Event at Science Week Greenland
On November 12th 2021, the CAPARDUS and FutureArcticLives projects organized a side event at Science Week. The side event took place at Ilisimatusarfik – Nuuk University - in Nuuk, Greenland.
Workshop on future analysis and Bayesian Belief Network modelling in natural resource management in Greenland
The invitation to the side event at Science Week 2021 in Nuuk highlighted the need for future analysis and the usefulness of Bayesian Belief Network (BBN) models in combining scientific and Indigenous Local Knowledge (ILK). BBN models facilitate describing complex socio-ecological systems characterized by a lack of data and assessing the outcome of potential policy interventions to address climate change and biodiversity reduction – see the invitation here.
Overwhelming consequences of climate change
Climate change is occurring faster in the Arctic than in any other region, with tremendous consequences for Arctic biodiversity and the people that depend on it. Climate and biodiversity change can undermine established production patterns of hunting, fishing, gathering and herding by Arctic communities, negatively influencing their welfare and wellbeing. Changes furthermore occur in a context of far-ranging economic, cultural and political change, including other sector activities such as extractive activities including mining, forestry, commercial fisheries and infrastructure and housing development taking place in the same areas.
The combination of ecological and societal changes facing small-scale rural users and indigenous groups in the Arctic may surpass their resilience and adaptive capacity. Therefore, it needs urgent assessment to reduce adverse social and ecological outcomes. Physical and economic forecasts and scenario assessments are required to assess climate and biodiversity change impacts on Arctic communities and explore adaptive management options under global policies and trends. Social science research describing the systems that are part of ongoing changes is underrepresented and needed to inform decisions. However, the scarcity of data and the complexity of these social-ecological systems remains a challenge.
The Bayesian Belief Network (BBN) models
In vast world areas, ecosystems are governed primarily by Indigenous peoples and local communities (IPLC) whose knowledge systems and practices are as diverse as the locations and groups from which they emanate.

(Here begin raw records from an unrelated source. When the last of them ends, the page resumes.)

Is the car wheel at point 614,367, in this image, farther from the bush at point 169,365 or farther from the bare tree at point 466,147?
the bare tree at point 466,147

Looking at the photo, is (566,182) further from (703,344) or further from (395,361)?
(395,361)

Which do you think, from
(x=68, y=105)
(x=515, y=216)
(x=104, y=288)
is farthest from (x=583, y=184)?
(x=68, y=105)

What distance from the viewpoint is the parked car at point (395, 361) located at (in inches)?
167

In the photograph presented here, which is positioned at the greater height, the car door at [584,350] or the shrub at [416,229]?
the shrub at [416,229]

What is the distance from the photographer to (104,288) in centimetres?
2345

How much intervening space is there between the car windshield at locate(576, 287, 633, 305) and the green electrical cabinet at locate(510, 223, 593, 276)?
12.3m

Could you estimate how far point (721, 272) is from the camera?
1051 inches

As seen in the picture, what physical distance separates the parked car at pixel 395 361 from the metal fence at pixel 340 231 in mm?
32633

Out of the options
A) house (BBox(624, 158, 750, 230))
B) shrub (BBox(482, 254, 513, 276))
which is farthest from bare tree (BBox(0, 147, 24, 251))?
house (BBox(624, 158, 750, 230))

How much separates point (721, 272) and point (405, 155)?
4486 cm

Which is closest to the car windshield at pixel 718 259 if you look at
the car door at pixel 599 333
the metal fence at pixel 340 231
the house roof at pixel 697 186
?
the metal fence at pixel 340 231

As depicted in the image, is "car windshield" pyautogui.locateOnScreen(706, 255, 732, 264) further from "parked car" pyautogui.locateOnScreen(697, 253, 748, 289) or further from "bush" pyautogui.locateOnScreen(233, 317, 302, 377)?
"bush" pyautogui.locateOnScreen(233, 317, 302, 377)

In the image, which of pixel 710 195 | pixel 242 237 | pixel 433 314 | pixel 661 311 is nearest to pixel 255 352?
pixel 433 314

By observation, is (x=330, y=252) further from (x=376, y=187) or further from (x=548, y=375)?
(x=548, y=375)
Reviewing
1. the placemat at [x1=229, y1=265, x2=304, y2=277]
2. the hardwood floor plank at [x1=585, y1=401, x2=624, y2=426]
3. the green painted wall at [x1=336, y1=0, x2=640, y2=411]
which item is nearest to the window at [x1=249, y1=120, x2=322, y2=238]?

Indigenous and local peoples’ in situ knowledge practices have the potential to make significant contributions to meeting contemporary sustainability challenges both locally and globally. Indigenous Local Knowledge (ILK) is generated and developed through close interactions with the environment grounded in lived experience, often through stewardship practices. These can include selection and domestication of crops and animal breeds, hunting and harvesting, habitat management and restoration, but also cultural practices, observation, and experience.
Bayesian Belief Network (BBN) models offer an opportunity to explore complex socio-ecological systems with limited data by incorporating both scientific knowledge and LIK. This can make it possible to make predictions about the outcome of management interventions and how sensitive these are to different future scenarios. BBN models describe socio-ecological systems graphically as a network of interactions between nodes from primary cause to outcome with all cause-effect assumptions made explicit. The graphical representation of the model has the further advantage of promoting involvement and interpretation by local stakeholders whose activities and acceptance of management interventions ultimately will determine their outcome.
Bringing people together at Science Week
Future analysis and BBN models are increasingly relevant to incorporate the uncertainty arising from complex interactions between climate and biodiversity change and other sector activities in assessing management options for conservation and development planning in the Arctic characterized by incomplete data.
Hence, the objective for the side event was to bring together people working with future analysis and BBN models. The event had two components:
From 10:00 to 12:00
The side event facilitated the presentation of the result and ongoing work of different projects enabling individuals working with future scenarios and BBN models and similar methods in the Arctic to meet across sectors. The session was well visited and facilitated the exchange of ideas between scientists and discussion about the potential uses of these approaches to temporary management issues in Greenland and elsewhere. These ideas will be further developed in a research school that will be organized in Aassiaat in 2022 by the CARPADUS project to, among other objectives, enable participants to explore the SurBayes software and develop their own BBN models.
From 13:00 to 16:00
The side event focused on interpreting a BBN model developed by the CAPARDUS project to explore management options for the inshore halibut fishery in Greenland, evaluating the outcome in different future scenarios. This part of the meeting was orientated towards stakeholders in the administration, scientific advisory institutions, the fisheries sector and associated organizations. Unfortunately, an all day plenary meeting in the National Fisheries Commission including all key fisheries stakeholders was overlaping the side event and futhermore, some participants cancelled their participation at the last minute, considering the temporary increase in COVID-19 positive tests in Nuuk. However, the session facilitated a good discussion between attendees and allowed project members to finally meet after almost two years of COVID-19 restrictions complicating or preventing physical meetings.
Hence, we had a good side event and are grateful to our participants for their contributions to the debate.